It marks a big shift in how the IRS approaches
crypto traders and understands their trading behavior. If you're someone
who has been not reporting, get into compliance so you
can call our offices. You're allowed to amend the up
to the last three years of tax return, so amend
those to make them correct. Report your past gains. Then
(00:23):
be consistent and report everything going forward.
Speaker 2 (00:26):
So to confirm. These centralized exchanges in the United States
will provide you with these forms and it's your responsibility
to then file it with your taxes.
Speaker 1 (00:35):
It's correct.
Speaker 2 (00:41):
This episode is brought to you by Treasure. Treasure makes
beautifully crafted hardware wallets that allow you to easily and
safely store your crypto assets. Treasure has been in the
game for a very long time since twenty thirteen. They
were the pioneers of hardware wallets in the seed phrase setup,
and their hardware wallets are open. In fact, my favorite
is the Treasure Save five. It's a beautifully designed and
(01:05):
easy to use hardware wallet guys, and it's my go
to and they support a variety of coins, all your
top crypto tokens, your big coins, your x rp Ethereum,
Solana and much more and even new coins even black
Rocks Biddle token, so they support coins on the institutional
side where you have tokenization of different assets and much more.
(01:26):
And they even offer a great service that helps you
to get your treasure device set up. You get one
on one customer support from their team, so you can
check that out as well. So once again, I'm a
big fan of this hardware wallet. So if you'd like
to learn more, visit the link in the description. Hey, folks,
welcome into the Thinking Crypto Podcast. I'm your host, Tony
Edward and joining me today is Clinton Donnelly, who is
(01:48):
the CEO of Crypto tax Audit.
Speaker 1 (01:51):
Clinton.
Speaker 2 (01:51):
Great to have you back on.
Speaker 1 (01:53):
It's awesome to be with you again, Tony. Yeah.
Speaker 2 (01:56):
Clinton. I think it's a very good time for us
to be talking because we're approaching the end of the
year and whether you have you have crypto gains or
crypto losses, we need to start thinking about and planning
for tax season. And I think you're the you're the
expert here and we've talked many times over the years,
so let's start about you know, what are some tips
(02:16):
folks need to should have or know for prepping for
the upcoming tax season.
Speaker 1 (02:21):
Well, this is a very significant tax year for crypto
investors and it marks a big shift in how the
IRS approaches crypto traders and understands their trading behavior. And
this is the year that if you have not been
reporting your cryptos in the past, you need to take
serious plan to get current. Let me tell you what's
happening with the IRS this year. They've had a twenty
(02:44):
five percent head count reduction, so a lot of the
people that were let go were new employees, so the
older employees are all retiring. So you know, the IRS
is facing a lot of manpower and a lot of
backlog because of the missing people. Secondly, they have had
seven Commissioners of the IRS this year. At this point
in time, the Commissioner of the IRS is the Secretary
(03:09):
of the Treasury, Scott Bennett. Then, and this is highly irregular,
they appoint he appointed the Commissioner of Social Security to
act as the CEO, which is a new position in
the IRS, basically managing the day to day. So you
got that guy's wearing two hats, you know, and so
very strange things happening at the top. I think they're
(03:30):
basically keeping a tight rain at the Treasury on the IRS.

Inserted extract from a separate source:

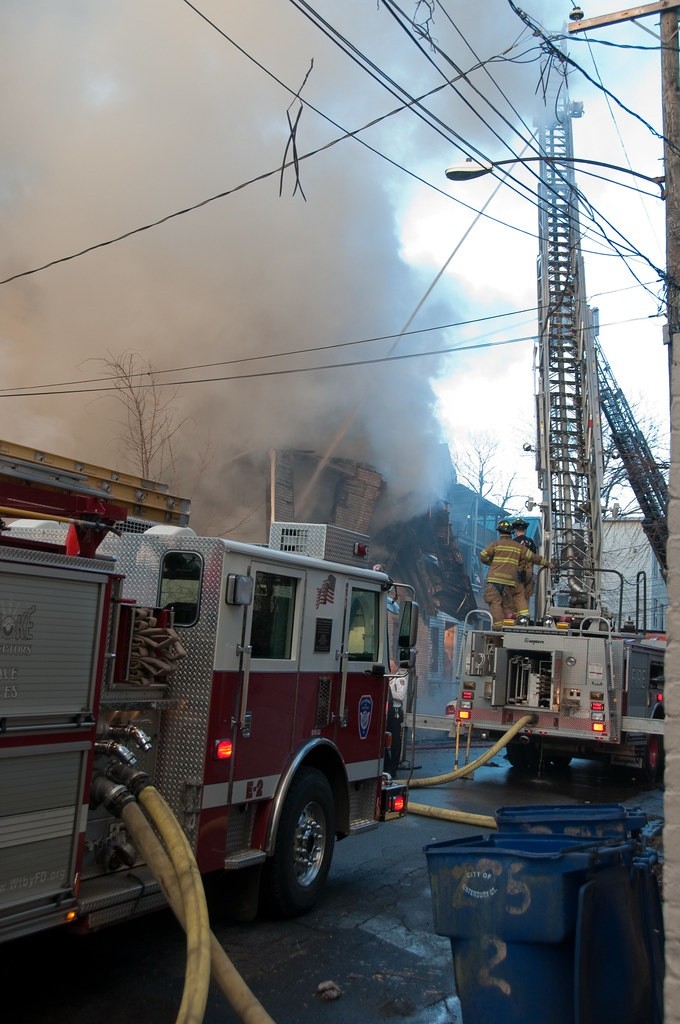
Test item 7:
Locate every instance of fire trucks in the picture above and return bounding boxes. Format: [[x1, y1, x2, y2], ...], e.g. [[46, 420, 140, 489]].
[[452, 7, 665, 794], [1, 440, 420, 948]]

The next big thing that's happening is the broker dealer
reporting right, and this is a bill that went into
regulations that went into play started last year and they're
going to see it at a taxpayer level this year.
Come late January February, everyone's going to start to receive
(03:53):
a tax form a ten ninety nine DA. DA stands
for Digital Asset. You're going to get it from your
centralized exchanges that you use on the in the US,
so you will not get these from foreign exchanges. You
will not get these from decentralized and these forms are
totally new. We've maybe seen forms in the past and
(04:13):
they were kind of like a bottom line number from
the exchange in terms of how much your transactions were.

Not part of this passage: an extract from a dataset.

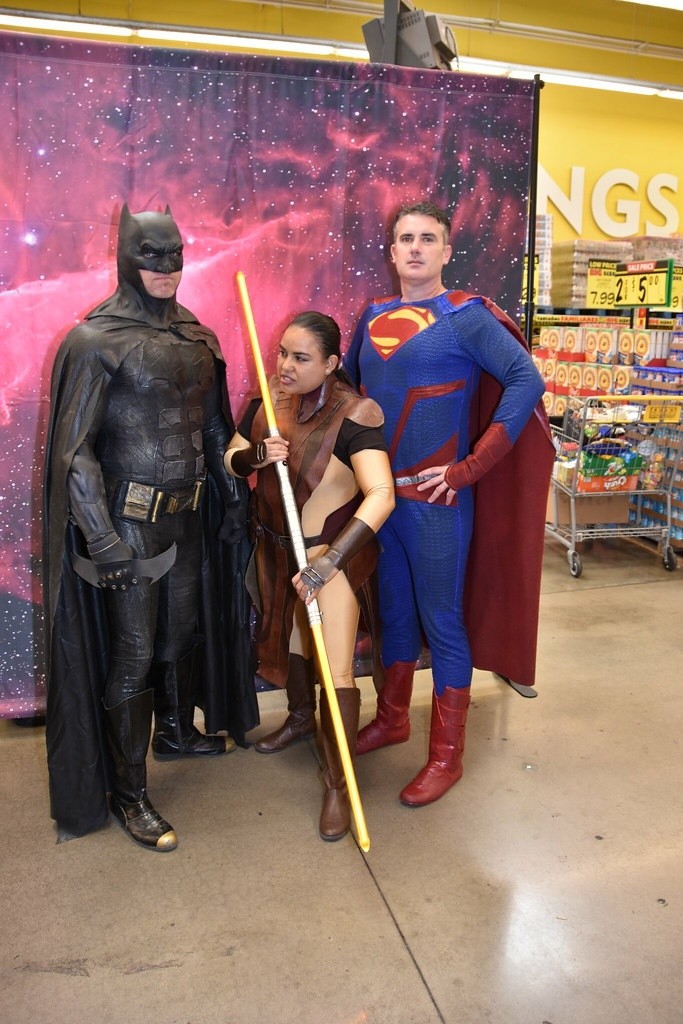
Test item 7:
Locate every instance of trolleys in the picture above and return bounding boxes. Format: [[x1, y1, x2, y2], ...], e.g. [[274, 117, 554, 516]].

But now with the ten ninety nine DA, they're getting
transaction level detail, every sale, every exchange, every transfer, both
the whether it's two or from your your online wallet,
and it's also going to include the address that you
(04:34):
transferred to or from. This is explosive information for the IRS.

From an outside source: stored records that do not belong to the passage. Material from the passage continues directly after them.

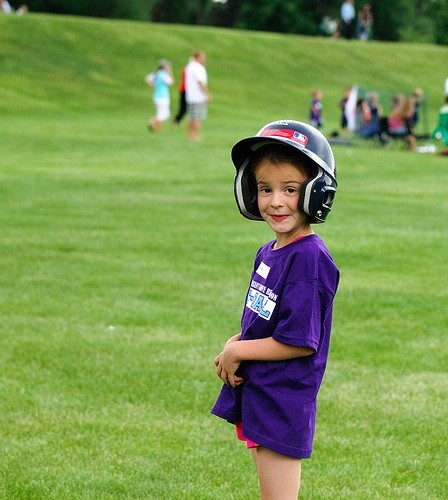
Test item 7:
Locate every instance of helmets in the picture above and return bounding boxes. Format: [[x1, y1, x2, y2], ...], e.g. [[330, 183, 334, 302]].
[[231, 120, 338, 224]]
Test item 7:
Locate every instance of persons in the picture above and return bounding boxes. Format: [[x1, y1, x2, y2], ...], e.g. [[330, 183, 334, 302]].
[[144, 49, 210, 141], [211, 120, 341, 500], [311, 89, 322, 129], [331, 0, 373, 42], [339, 79, 448, 155]]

They're going to see now they're not going to know
how much you paid for those things that you sold
in exchange, but they will see how much you sold
it for. They'll see like if you say I sold
one bitcoin and I got twenty ethereum for it, that's
exactly the information they'll get. They'll get the time and
(04:54):
date stamp as well. So it was transfers. They're going
to say, you know, to you bitcoin came in and
here's the wallet address which it came from. Now what's
going to happen is they can start to look at
these wallet addresses and they can start to reconstruct all
the other addresses that you're using because they're connected to
(05:15):
the addresses that they know about. This is this is
significant influx of information for the irs, and you need
to take it's coming tougher and tougher to hide. If
you're one of the seventy five percent of crypto traders
that aren't reporting your crypto.
Speaker 2 (05:30):
So to confirm these centralized exchanges like your coin base,
your upholds, your cracking and so forth in the United
States will provide you with these forms, have all the transactions,
and it's your responsibility to then file it with your taxes.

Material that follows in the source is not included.